TEXTO DADO:

Yves Le Breton narrou como, durante a cruzada do rei São Luís, encontrou certa vez uma velha senhora que vagueava pela rua com um prato pegando fogo na mão direita e uma tigela cheia de água na esquerda. Quando lhe perguntaram o que estava fazendo, respondeu que com o fogo ela incendiaria o Paraíso até que dele nada restasse, e que com a água apagaria o fogo do Inferno até nada dele tampouco restar: “Porque não quero que ninguém faça o bem para receber a recompensa do Paraíso nem por medo do Inferno, mas que o faça tão somente por amor a Deus”[19]. Tudo o que há a acrescentar aqui é a seguinte pergunta: então, por que não deixar de lado o próprio Deus, fazendo o bem só pelo amor ao bem? Não é de admirar que hoje essa postura ética eminentemente cristã sobreviva sobretudo no ateísmo.
Os fundamentalistas fazem (o que percebem como) boas ações a fim de cumprirem a vontade de Deus e de merecerem a salvação; os ateus fazem-nas simplesmente porque é a coisa certa a ser feita. Não seria esta a nossa mais elementar experiência de moralidade? Quando faço uma boa ação, não é porque desejo conquistar o favor de Deus, mas porque não poderia fazer diferente – se não a fizesse, não seria capaz de me olhar no espelho. Uma ação moral é por definição a sua própria recompensa. O filósofo e economista do século xviii David Hume, que era crente, defendeu essa posição de modo particularmente penetrante ao escrever que a única maneira de mostrarmos um verdadeiro respeito por Deus é agirmos moralmente enquanto ignoramos sua existência.

DADOS FORNECIDOS:
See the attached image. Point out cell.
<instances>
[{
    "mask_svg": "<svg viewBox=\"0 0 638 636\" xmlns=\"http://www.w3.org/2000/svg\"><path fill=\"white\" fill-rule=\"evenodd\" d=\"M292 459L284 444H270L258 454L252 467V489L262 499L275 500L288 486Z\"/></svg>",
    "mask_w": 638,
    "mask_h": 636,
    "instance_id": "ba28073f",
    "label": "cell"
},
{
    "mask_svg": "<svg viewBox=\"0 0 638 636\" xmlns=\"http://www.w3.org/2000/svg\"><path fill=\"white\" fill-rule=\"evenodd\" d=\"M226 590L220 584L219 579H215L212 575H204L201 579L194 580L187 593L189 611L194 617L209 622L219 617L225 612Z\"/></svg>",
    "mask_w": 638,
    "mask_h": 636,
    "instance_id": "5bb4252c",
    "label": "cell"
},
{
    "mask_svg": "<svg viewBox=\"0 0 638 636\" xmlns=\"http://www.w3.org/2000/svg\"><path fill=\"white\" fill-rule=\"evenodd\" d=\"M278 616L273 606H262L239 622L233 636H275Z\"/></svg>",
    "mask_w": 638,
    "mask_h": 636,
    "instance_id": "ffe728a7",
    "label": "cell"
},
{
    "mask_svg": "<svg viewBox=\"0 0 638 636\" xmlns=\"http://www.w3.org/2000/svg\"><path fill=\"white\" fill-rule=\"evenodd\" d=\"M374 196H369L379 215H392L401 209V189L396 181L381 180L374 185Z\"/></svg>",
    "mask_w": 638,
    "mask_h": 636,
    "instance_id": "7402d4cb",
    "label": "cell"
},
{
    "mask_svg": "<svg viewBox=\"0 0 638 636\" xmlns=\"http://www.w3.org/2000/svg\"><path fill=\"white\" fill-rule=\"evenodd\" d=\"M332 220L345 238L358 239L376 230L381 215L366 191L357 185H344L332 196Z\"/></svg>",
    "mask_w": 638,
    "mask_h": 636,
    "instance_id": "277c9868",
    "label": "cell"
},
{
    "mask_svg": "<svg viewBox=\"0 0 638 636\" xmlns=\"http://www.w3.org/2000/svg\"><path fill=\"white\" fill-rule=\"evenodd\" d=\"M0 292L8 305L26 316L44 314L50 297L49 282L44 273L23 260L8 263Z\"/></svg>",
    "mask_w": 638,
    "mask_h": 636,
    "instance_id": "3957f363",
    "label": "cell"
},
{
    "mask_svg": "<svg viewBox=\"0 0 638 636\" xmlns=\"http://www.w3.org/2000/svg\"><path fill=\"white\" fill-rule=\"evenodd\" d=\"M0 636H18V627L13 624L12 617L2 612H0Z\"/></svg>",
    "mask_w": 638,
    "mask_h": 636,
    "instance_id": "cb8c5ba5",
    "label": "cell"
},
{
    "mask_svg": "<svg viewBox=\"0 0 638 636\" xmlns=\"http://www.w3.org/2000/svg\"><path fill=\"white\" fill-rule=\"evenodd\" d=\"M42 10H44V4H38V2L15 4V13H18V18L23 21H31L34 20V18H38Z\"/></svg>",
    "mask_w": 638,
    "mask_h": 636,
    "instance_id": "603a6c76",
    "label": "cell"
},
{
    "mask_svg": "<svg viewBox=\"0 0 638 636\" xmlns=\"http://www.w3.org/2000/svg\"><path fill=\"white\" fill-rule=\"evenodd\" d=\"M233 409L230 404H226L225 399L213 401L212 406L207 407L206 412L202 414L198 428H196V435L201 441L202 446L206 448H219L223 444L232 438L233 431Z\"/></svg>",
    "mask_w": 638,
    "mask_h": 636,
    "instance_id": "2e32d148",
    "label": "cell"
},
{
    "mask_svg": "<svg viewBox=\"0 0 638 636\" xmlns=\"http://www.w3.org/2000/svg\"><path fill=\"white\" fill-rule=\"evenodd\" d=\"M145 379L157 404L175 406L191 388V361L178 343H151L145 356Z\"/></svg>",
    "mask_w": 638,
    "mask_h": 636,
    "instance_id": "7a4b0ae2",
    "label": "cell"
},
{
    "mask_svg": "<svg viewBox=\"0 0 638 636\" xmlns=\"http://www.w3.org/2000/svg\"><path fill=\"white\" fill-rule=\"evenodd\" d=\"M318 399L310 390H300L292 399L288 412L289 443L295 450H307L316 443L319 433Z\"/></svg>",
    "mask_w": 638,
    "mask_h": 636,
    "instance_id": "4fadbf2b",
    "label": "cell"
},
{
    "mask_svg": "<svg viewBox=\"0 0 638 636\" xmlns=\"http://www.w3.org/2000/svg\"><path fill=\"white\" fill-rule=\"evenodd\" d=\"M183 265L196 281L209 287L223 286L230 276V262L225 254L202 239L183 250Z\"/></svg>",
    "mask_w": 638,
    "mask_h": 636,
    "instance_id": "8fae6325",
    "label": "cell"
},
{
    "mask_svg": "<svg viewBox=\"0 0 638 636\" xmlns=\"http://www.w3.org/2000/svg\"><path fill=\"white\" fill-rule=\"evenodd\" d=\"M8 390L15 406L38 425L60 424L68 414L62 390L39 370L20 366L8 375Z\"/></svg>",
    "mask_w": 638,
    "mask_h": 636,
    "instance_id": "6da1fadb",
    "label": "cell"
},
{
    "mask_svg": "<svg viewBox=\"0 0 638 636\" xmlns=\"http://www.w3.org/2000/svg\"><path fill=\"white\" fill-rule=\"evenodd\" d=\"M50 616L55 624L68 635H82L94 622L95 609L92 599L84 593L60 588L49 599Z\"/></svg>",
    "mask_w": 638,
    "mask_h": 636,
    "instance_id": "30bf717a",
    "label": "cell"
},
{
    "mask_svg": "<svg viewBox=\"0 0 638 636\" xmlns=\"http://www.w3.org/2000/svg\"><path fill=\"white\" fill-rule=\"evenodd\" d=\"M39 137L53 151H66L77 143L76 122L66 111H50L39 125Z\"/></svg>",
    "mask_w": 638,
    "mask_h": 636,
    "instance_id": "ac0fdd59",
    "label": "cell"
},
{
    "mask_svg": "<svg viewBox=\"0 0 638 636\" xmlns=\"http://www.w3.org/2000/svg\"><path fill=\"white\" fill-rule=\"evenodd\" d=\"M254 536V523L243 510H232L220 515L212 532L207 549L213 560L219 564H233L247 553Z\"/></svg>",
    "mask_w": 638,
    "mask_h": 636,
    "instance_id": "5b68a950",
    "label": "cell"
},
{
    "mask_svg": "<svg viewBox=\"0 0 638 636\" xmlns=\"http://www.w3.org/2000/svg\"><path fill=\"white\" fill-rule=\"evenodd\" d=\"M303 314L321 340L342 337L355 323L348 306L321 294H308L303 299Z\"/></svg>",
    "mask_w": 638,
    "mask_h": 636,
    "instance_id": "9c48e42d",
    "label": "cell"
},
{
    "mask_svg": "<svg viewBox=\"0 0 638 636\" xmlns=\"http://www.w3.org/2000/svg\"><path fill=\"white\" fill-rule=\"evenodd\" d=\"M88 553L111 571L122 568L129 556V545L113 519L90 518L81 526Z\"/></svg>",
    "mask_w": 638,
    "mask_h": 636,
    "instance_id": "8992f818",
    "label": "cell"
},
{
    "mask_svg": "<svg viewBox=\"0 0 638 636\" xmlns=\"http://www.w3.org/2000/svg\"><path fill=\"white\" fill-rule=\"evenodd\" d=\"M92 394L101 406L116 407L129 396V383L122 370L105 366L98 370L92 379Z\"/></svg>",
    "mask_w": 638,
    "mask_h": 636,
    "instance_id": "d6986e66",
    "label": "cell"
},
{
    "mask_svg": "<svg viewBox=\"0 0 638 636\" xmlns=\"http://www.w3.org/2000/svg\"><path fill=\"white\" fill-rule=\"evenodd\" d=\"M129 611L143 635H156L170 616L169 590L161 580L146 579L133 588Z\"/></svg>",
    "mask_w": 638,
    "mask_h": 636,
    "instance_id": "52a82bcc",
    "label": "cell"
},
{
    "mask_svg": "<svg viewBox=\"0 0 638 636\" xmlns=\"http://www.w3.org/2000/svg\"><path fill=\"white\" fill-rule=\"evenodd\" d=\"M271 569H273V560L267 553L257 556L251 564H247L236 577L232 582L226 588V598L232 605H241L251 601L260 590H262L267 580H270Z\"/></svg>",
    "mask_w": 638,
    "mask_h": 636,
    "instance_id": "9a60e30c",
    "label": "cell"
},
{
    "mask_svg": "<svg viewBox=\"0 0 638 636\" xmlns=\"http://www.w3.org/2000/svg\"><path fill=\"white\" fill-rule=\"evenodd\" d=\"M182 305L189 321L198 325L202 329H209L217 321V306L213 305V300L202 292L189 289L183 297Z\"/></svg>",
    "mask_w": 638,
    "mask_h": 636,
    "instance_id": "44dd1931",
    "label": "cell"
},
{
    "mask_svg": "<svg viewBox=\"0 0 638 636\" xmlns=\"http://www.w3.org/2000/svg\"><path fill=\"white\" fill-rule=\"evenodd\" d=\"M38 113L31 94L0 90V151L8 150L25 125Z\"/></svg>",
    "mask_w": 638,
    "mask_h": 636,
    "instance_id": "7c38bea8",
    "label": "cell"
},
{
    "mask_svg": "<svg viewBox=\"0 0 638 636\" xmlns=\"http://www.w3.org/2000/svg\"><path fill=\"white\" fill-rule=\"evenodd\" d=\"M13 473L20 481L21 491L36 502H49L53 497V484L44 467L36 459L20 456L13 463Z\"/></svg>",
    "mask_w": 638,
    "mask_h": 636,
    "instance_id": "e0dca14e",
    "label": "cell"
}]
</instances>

INSTRUÇÕES DE TRABALHO:
• A. Edite o trecho do texto que começa nas palavras com "Yves Le Breton" e termina em "sobretudo no ateísmo.", trocando "Paraíso" por "Céu".
• B. Que personagens históricos o texto menciona pelo nome?
Os dados são um material à parte, independente do texto.

RESULTADOS DO EXERCÍCIO:
• A.
Yves Le Breton narrou como, durante a cruzada do rei São Luís, encontrou certa vez uma velha senhora que vagueava pela rua com um prato pegando fogo na mão direita e uma tigela cheia de água na esquerda. Quando lhe perguntaram o que estava fazendo, respondeu que com o fogo ela incendiaria o Céu até que dele nada restasse, e que com a água apagaria o fogo do Inferno até nada dele tampouco restar: “Porque não quero que ninguém faça o bem para receber a recompensa do Céu nem por medo do Inferno, mas que o faça tão somente por amor a Deus”[19]. Tudo o que há a acrescentar aqui é a seguinte pergunta: então, por que não deixar de lado o próprio Deus, fazendo o bem só pelo amor ao bem? Não é de admirar que hoje essa postura ética eminentemente cristã sobreviva sobretudo no ateísmo.

• B. Yves Le Breton, o rei São Luís e David Hume.